この地は、鎌倉初期から阿曽沼氏が支配していた。阿曽沼氏は、始め、現在の遠野市松崎の横田城を本拠地としていたが、周辺部がたびたび洪水の被害に遭ったため、阿曽沼広郷(ひろさと)の代の天正年間(1573-1591)、鍋倉城を築き本拠地を移した。

阿曽沼氏は、田瀬、鱒沢、小友、綾織、宮森、大槌、釜石の遠野十二郷を支配した陸中最大の戦国大名だったが、天正18(1590)年の豊臣秀吉の「小田原攻め」に参陣せず、豊臣秀吉の奥州仕置では、改易は免れたものの、三戸城主南部信直の支配下に組み込まれた。

慶長5年(1600)の関ヶ原の戦いの際に、広郷の子広長は、南部利直に従い最上救援に出陣した。しかしその留守中に、中央集権を目指す南部利直の謀略により、一族の鱒沢、上野、平清水氏らが叛乱を起こし、妻子は殺され、広長は遠野郷を追われた。広長は、伊達領住田の世田米修理を頼り世田米に居住し、伊達政宗の支援を受けて遠野郷を奪回しようと遠野郷に攻め込んだが、その都度敗退を繰り返し、阿曽沼氏は没落した。

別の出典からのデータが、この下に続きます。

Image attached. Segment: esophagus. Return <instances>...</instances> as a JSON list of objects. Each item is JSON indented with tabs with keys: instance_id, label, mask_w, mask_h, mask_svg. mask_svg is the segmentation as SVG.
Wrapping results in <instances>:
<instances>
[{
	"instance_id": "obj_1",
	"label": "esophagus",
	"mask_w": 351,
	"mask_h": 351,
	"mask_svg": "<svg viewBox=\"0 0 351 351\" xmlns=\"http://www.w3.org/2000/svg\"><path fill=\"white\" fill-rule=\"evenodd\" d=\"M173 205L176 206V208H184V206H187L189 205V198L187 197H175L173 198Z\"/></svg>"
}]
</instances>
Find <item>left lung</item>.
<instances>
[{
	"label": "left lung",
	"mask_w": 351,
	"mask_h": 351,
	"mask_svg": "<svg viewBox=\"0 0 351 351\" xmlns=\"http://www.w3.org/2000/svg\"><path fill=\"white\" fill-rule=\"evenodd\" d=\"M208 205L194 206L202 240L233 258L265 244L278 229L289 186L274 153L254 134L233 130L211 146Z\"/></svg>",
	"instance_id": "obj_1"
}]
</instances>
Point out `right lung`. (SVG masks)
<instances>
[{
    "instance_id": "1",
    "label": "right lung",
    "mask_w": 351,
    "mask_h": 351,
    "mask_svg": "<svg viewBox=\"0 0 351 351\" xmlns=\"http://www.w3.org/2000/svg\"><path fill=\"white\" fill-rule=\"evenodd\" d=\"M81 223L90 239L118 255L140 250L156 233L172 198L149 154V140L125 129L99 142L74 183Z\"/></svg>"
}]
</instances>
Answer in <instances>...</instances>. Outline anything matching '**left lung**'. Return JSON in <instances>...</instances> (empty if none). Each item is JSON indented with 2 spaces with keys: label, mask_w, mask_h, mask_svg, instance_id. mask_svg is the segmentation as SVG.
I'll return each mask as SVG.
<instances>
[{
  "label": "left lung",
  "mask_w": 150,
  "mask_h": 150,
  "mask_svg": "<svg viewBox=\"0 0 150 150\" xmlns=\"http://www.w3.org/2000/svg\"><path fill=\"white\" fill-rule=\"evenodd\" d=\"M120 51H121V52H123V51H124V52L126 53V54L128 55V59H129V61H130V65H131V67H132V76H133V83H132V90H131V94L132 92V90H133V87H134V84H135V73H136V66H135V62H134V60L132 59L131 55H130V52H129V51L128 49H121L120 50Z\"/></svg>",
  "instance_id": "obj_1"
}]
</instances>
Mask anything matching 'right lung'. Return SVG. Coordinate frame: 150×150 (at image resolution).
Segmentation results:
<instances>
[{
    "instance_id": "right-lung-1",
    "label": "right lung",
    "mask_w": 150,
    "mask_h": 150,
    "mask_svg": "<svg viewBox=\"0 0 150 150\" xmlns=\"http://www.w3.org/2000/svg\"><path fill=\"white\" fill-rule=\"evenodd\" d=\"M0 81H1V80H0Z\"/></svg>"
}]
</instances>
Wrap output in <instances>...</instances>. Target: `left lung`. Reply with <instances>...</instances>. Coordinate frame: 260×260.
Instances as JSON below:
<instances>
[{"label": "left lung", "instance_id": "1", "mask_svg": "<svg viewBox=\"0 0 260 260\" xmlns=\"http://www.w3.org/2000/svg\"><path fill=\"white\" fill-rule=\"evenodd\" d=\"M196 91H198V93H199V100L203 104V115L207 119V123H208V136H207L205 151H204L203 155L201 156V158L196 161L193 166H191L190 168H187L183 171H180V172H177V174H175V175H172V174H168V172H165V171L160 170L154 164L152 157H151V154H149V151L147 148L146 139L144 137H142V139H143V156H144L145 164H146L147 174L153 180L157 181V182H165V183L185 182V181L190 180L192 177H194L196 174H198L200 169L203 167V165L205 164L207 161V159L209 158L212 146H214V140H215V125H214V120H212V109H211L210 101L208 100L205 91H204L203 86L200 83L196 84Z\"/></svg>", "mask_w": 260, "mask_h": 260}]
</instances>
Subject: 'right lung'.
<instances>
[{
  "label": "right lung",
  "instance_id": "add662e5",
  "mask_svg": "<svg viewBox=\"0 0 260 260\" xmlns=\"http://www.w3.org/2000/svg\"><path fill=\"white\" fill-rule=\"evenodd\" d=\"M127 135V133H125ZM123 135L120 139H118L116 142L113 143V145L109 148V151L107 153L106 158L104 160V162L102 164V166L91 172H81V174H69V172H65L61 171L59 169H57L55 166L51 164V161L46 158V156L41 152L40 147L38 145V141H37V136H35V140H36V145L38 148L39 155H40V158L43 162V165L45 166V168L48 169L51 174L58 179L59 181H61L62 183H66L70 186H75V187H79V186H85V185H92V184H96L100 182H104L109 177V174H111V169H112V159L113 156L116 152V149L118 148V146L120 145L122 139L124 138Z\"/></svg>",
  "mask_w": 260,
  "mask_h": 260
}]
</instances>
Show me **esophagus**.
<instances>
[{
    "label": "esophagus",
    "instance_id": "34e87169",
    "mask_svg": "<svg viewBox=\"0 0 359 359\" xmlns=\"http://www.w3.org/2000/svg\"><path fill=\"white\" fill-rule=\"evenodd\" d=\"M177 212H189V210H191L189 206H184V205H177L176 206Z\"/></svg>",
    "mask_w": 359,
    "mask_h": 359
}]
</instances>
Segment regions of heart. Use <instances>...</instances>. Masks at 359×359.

その後、鱒沢氏らの在地勢力は、結局南部氏により排除され、寛永4年(1627)、南部利直は、三戸南部と並ぶ有力な一族である八戸南部の直義をこの地に配し、南部藩の中央集権体制を確立した。以後240年にわたる遠野南部氏1万2千石の時代が明治維新まで続く。